The UK is facing a dual challenge posed by the COVID pandemic and post-Brexit refurbishment of the economy, according to the academic.

He foresees that “any mainstream tax rise or fiscal stress to recover debt will result in loss of investment and human resources”, explaining that “investors will seek the least distorted returns, and best brains will fly out”. “Social welfare measures will not hold either of them back”, Dr Selim stresses.

Furthermore, tax hikes on consumers, workers, or corporations won’t save the day but “will hurt the core welfare of taxpayers amidst loss of income and business”, according to him.

“With the pandemic-led loss of employment, a heavy tax burden coupled with extensive social welfare measures may lead to moral hazard amongst UK residents, by providing them the undue incentive to either leave jobs and resort to involuntary or disguised unemployment, or to work less and add more complications to UK productivity, which unfortunately has been an ongoing problem for the UK economy”, the economist outlines.

Still, he does not have any doubts that tax hikes are “imminent”.

“The challenge for the UK economy is choosing the taxes through which HMRC can afford to implement a bigger wedge (e.g. the non-dom tax, or Tobin taxes), and redesigning the threshold of different mainstream taxes which could increase revenue with the minimum distortion in incentives and welfare”, the economist elaborates.


A traveller receives a coronavirus disease (COVID-19) test at a corona test centre at the Markusberg service station at the A64 motorway direction Luxemburg near Trier, Germany, August 7, 2020.

COVID Crisis: UK is in the Same Boat With European Economies

The UK is not the only developed economy hit by the COVID-related lockdowns and mobility restrictions.
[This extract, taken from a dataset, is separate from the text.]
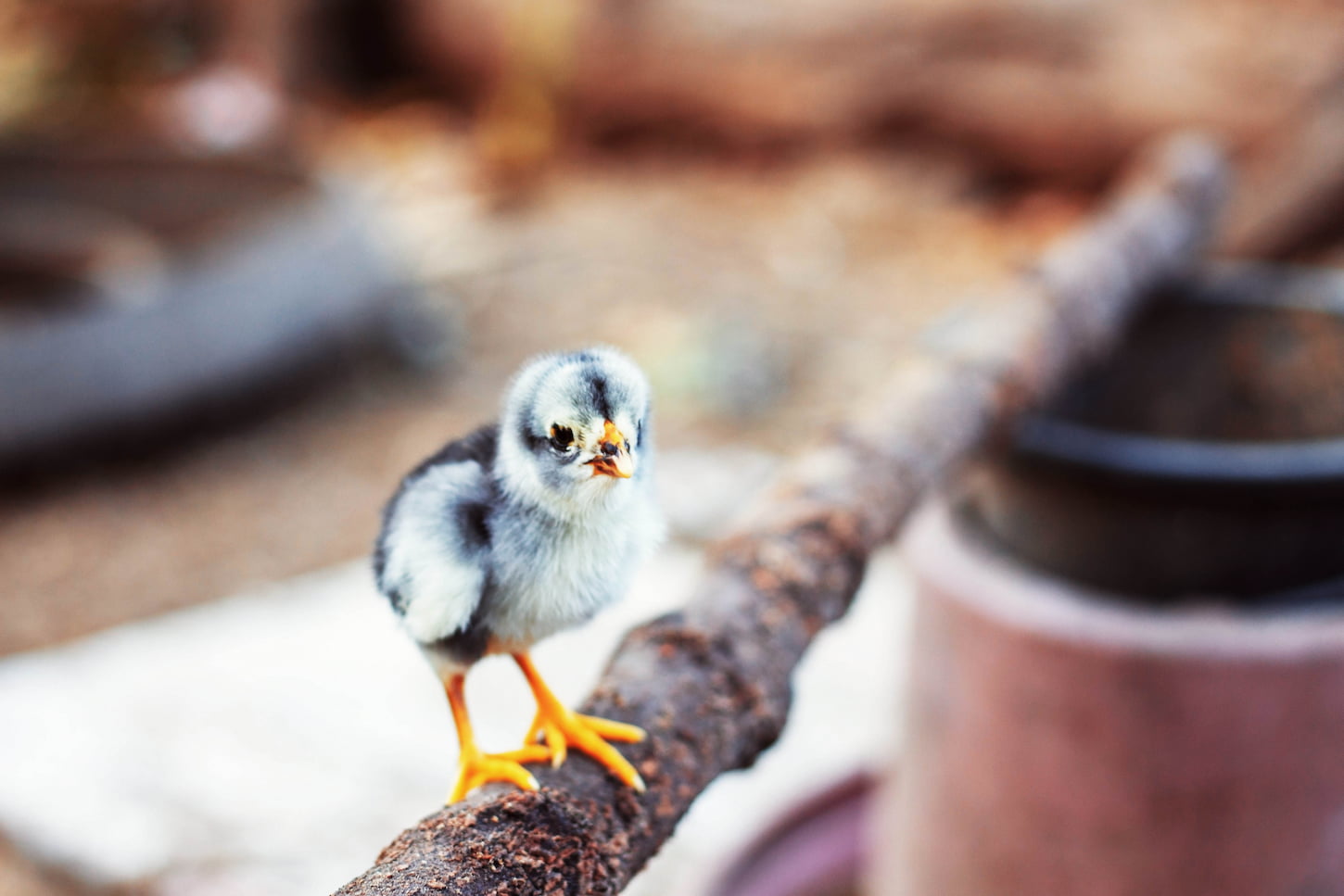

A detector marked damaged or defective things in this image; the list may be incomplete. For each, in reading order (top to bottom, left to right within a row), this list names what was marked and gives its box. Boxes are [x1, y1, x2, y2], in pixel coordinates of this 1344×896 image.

rusty metal rod [334, 135, 1224, 896]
The European Commission admitted that the outbreak has been an unprecedented shock to the EU economy and society.

“Compared with the same quarter of the previous year, seasonally adjusted GDP decreased by 15.0% in the euro area and by 14.4% in the EU in the second quarter of 2020, after -3.1% and -2.5% respectively in the previous quarter”, a Eurostat newsletter released on 31 July reads.
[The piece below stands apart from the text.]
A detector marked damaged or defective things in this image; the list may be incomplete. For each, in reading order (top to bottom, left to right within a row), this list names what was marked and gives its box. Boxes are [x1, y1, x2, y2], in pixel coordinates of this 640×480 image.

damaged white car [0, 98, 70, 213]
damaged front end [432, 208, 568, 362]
The plunging economic indicators have prompted major European states like Germany, the UK, and France to pile up massive debts to cope with the COVID-related crisis and reinvigorate their economies.

“None of the leading economies were prepared or sufficiently resilient about the crisis, and the UK is in the same boat”, admits Dr Sheikh Selim.

In addition, one should bear in mind that European countries had been heading towards an economic before the pandemic struck, notes Professor Michael Ben-Gad, a distinguished economist at City, University of London.

“There are underlying issues in nearly every Western country regarding unfunded liabilities due to the slowdown in productivity and growth, falling birth rates, increasing life spans, and the desire to protect the living standards of older, more politically influential parts of the population”, Ben-Gad underscores.

Discussing the ways to overcome the crisis Dr Selim advocates a comprehensive strategy, “laid out with a metrics of measurable outcomes, monitored and accomplished properly”. Otherwise, “debt will become a vicious cycle”, the economist warns. There is no way a debt amounting to 100% of GDP can be recovered solely through fiscal measures, according to Dr Selim.

“The plan to economic [sustanability] vis-a-vis debt recovery must be via productive channels, and the entire process must be consistent with managing the environmental, social, and governance (ESG) risks, i.e. the full package must tick the environmental, social, and governance targets of economic sustainability”, the professor emphasises.